9. Enregistrement avec l'orchestre
FORMATION :
Fabio Lione
(chant)
Luca Turilli
(guitares)
Alex Staropoli
(claviers)
Patrice Guers
(basse)
Alex Holzwarth
(batterie)
RHAPSODY [OF FIRE]
"Symphony Of Enchanted Lands II
(The Dark Secret)"
Italie - 1994
Magic Circle Music - 72:52
Depuis 2002, les italiens de Rhapsody ne s'étaient manifestés à nous que par le biais d'une première compilation. Un cycle s'était achevé avec la sortie de Power of the Dragonflame, quatrième et dernier volet de la saga d'émeraude, et l'on parlait d'une réorientation partielle du style du groupe, avec en particulier un projet plus axé sur le black metal. Au final, un nouveau départ qui ressemble fort à un retour en arrière, puisque leur nouvel album s'intitule, dans la plus pure tradition d'Hollywood, Symphony of Enchanted Lands part II - The Dark Secret. Doté d'un nouveau manager en la personne de Joey DeMaio, ancien responsable du groupe Manowar, Rhapsody a d'abord sorti un mini album en juin, puis son véritable nouvel opus fin septembre.
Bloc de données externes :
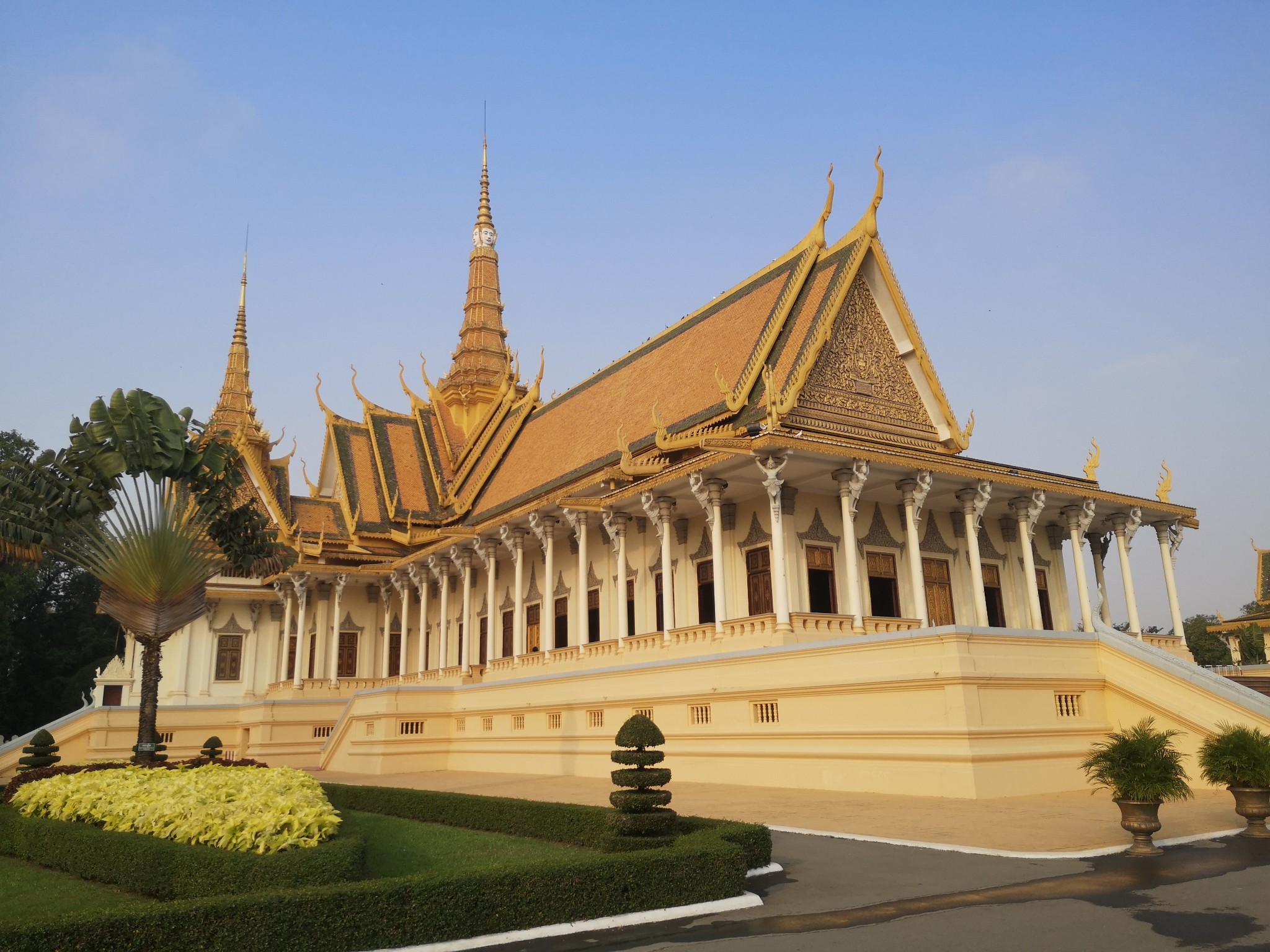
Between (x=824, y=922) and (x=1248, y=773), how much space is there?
489cm

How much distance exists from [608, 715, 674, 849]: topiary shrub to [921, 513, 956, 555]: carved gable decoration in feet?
47.1

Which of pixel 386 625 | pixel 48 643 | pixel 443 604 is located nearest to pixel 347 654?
pixel 386 625

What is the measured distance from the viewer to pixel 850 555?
17156 mm

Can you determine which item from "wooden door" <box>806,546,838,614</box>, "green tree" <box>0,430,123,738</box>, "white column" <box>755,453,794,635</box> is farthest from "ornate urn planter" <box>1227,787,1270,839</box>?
"green tree" <box>0,430,123,738</box>

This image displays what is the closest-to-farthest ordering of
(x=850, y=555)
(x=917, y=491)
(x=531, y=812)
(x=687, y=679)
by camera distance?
(x=531, y=812)
(x=687, y=679)
(x=850, y=555)
(x=917, y=491)

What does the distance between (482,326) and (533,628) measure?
59.0 feet

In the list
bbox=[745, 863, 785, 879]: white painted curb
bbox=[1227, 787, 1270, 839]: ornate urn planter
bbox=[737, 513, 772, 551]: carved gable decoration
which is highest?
bbox=[737, 513, 772, 551]: carved gable decoration

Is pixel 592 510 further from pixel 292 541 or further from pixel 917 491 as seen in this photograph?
pixel 292 541

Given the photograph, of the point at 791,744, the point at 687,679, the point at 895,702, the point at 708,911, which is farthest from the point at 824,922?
the point at 687,679

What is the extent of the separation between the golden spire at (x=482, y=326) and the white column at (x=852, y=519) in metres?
21.1

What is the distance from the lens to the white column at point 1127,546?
21.9 meters

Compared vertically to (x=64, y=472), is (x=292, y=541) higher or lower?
higher

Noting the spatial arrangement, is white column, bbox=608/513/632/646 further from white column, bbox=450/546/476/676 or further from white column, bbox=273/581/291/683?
white column, bbox=273/581/291/683

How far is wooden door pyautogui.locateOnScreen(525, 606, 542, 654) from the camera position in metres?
25.7
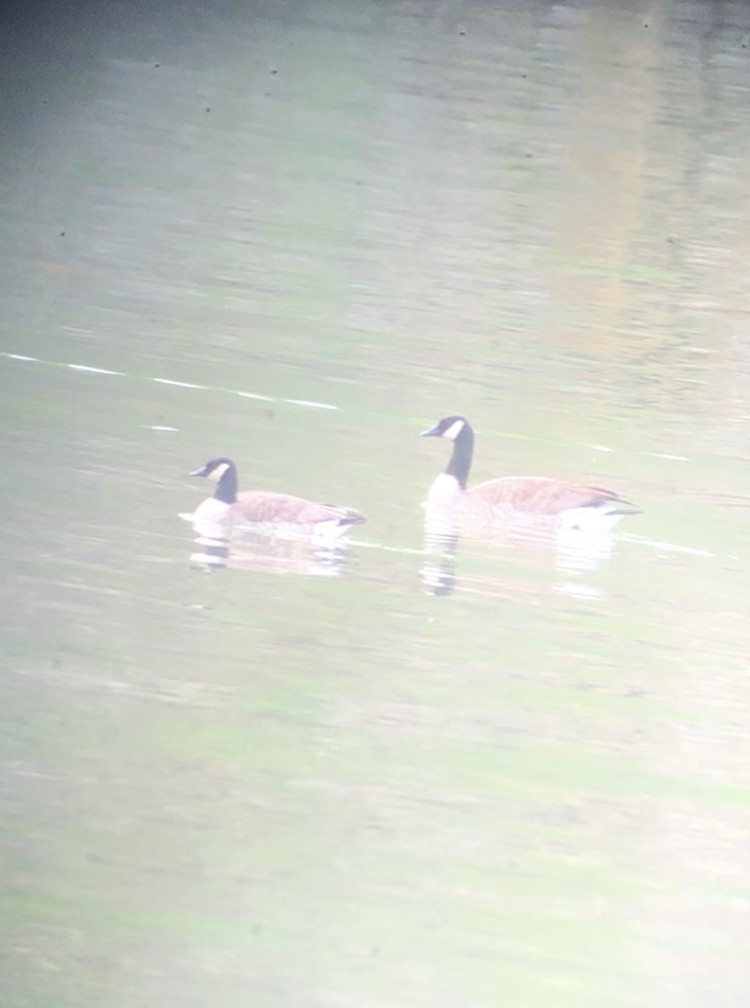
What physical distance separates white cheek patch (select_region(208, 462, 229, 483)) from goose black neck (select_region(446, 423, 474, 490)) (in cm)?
35

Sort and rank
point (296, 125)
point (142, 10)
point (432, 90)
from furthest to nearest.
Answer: point (142, 10)
point (432, 90)
point (296, 125)

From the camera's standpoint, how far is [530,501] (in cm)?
260

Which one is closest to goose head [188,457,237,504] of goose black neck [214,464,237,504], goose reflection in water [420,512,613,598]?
goose black neck [214,464,237,504]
C'est donc à une analyse précise de ces parutions que nous vous invitons, afin d'essayer de comprendre quel avenir attend le groupe.
The Dark Secret, paru en juin avec le célèbre Christopher Lee en couverture, en charge de l'inévitable narration, offrait donc un avant-goût de l'album à venir. Et il faut bien dire que pour l'essentiel, on naviguait ici en terrain connu. Le premier titre, «Unholy Warcry», proposé dans une version raccourcie, combinait la traditionnelle rythmique speed metal avec des chœurs grandiloquents à souhait pour déboucher sur un refrain martial en diable : a priori, efficacité rimait ici avec facilité. Quant aux inédits, «Thunder's Mighty Roar» était un autre brûlot magnétique, avec des couplets plutôt death et un refrain entraînant, dans une veine encore plus explicitement inspirée de Vivaldi que par le passé (le thème virevoltant de guitare), tandis que «Non Ho Sonno» se présentait comme une nouvelle reprise du groupe de prog italien Goblin (déjà utilisé sur «Queen of the Dark Horizons») à base de vocalises féminines et d'arrangements de violons, pour un résultat assez atmosphérique et relativement fidèle à l'esprit de la formation.
Par contre, les deux autres avant-premières de l'album se révélaient plus intéressantes. «Guardians of Destiny» (chanté ici en anglais, alors que l'original est en italien) est une de ces ballades médiévales dont Rhapsody raffole, et il faut dire que dans le genre, cette composition s'avère très réussie, avec sa flûte festive, ses quelques accords de guitare classique et une mélodie celtisante élaborée et irrésistible, enrobée de chœurs grandioses. Quant à «Sacred Power of Raging Winds», du haut de ses dix minutes, c'est incontestablement le point fort de ce mini album : à une structure relativement classique, introduite par Christopher «Saroumane» Lee et entrecoupée de passages néo-classiques, succède une série de séquences instrumentales tour à tour orchestrales et inquiétantes, symphoniques et un peu plus élaborées rythmiquement, avec solo de clavier (sur une sonorité proche d'un Rudess), puis plus pastorales où la flûte règne en maître, avant un final en arpèges de guitare. De quoi attendre avec intérêt le disque complet !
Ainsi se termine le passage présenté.